Fewer civic receptions will be held in the borough as council cannot keep up with demand.
The ABC Council has been forced to put pen to paper and draw up a policy to try and prioritise and assess applications.
And among the criteria would be one which stipulates that requests to mark anniversaries will only be granted to those considered ‘major’ – 25 years, 50 years, 75 years, 100 years and so forth.
The new policy is due to be formally ratified by the council shortly.
Currently receptions are granted on request, largely via ‘opening announcements’ at the statutory meeting each month.
But councillors have been told that, given the size of the borough, the demand for civic receptions has “grown steadily over the past four years”.
And officers point out that it is now reaching a level where “demand outweighs supply” in that there are “no longer sufficient dates in the Lord Mayor’s diary to meet demand”.
A report to council committee explains: “Introduction of a policy will ensure that all individuals and groups are treated equally in that they must meet an agreed criteria in order to receive civic recognition.”
The new policy will mean councillors asking civic recognition must place their requests on opening announcements at a meeting of council. Members of the public can either contact a councillor to take their request forward through this process, or can contact the Lord Mayor’s office directly.
All requests will then be scored against criteria agreed within the new policy.
‘Levels of recognition’ will be “commensurate with the level of achievement” and will be considered on a sliding scale.
Letters of congratulations are for local schools/clubs/individuals who have been successful at local level e.g. local challenge cups.
Civic receptions may be held for individuals/clubs/schools who have achieved success at county level or above. Civic receptions are to be a joint reception held at the end of the relevant season where appropriate, for example for sports clubs.

TASK ITEM A:
According to the civic receptions article, which office can members of the public contact directly with a request for civic recognition?
TASK ITEM B:
List every anniversary milestone that the civic receptions article names as "major."
TASK ITEM C:
Write out the passage of the civic receptions article from "A report to" up to and including "local challenge cups.".
The stored items are separate material, unrelated to the civic receptions article.

(Stored items)

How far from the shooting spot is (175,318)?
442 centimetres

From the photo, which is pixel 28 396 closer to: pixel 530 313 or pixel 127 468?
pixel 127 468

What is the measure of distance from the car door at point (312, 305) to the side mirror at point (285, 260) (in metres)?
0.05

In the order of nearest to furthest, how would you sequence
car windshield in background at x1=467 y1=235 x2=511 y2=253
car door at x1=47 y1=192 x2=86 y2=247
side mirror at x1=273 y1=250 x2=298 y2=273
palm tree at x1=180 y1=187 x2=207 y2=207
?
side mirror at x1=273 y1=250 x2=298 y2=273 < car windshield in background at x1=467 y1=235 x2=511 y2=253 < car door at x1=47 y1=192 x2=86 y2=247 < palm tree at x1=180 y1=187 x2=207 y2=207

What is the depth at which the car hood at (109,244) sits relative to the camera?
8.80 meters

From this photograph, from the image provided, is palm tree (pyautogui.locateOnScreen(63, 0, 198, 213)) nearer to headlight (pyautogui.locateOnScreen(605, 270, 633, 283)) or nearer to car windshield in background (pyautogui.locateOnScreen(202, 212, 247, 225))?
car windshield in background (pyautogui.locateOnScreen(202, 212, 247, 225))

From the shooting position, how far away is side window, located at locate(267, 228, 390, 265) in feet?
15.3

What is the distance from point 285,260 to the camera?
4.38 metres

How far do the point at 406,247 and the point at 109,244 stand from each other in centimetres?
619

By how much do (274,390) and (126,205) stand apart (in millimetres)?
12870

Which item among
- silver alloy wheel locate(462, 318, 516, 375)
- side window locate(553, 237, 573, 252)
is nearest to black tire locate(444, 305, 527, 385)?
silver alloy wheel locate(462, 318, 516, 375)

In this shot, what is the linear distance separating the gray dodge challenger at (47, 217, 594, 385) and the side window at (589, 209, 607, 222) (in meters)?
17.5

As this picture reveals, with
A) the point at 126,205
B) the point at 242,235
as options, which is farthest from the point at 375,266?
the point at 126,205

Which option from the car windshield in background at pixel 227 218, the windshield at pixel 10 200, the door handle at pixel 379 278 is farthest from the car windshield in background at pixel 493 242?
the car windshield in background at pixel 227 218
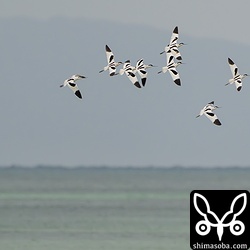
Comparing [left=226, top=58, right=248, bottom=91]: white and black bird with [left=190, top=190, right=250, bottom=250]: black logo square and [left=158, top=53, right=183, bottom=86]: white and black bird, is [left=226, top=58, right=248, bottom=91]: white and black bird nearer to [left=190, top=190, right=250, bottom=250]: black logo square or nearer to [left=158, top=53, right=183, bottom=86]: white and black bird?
[left=158, top=53, right=183, bottom=86]: white and black bird

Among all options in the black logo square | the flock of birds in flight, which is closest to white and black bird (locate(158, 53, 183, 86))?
the flock of birds in flight

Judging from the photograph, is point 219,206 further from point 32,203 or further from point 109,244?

ANSWER AREA A:
The Lord Mayor's office.

ANSWER AREA B:
25 years, 50 years, 75 years, 100 years

ANSWER AREA C:
A report to council committee explains: “Introduction of a policy will ensure that all individuals and groups are treated equally in that they must meet an agreed criteria in order to receive civic recognition.”
The new policy will mean councillors asking civic recognition must place their requests on opening announcements at a meeting of council. Members of the public can either contact a councillor to take their request forward through this process, or can contact the Lord Mayor’s office directly.
All requests will then be scored against criteria agreed within the new policy.
‘Levels of recognition’ will be “commensurate with the level of achievement” and will be considered on a sliding scale.
Letters of congratulations are for local schools/clubs/individuals who have been successful at local level e.g. local challenge cups.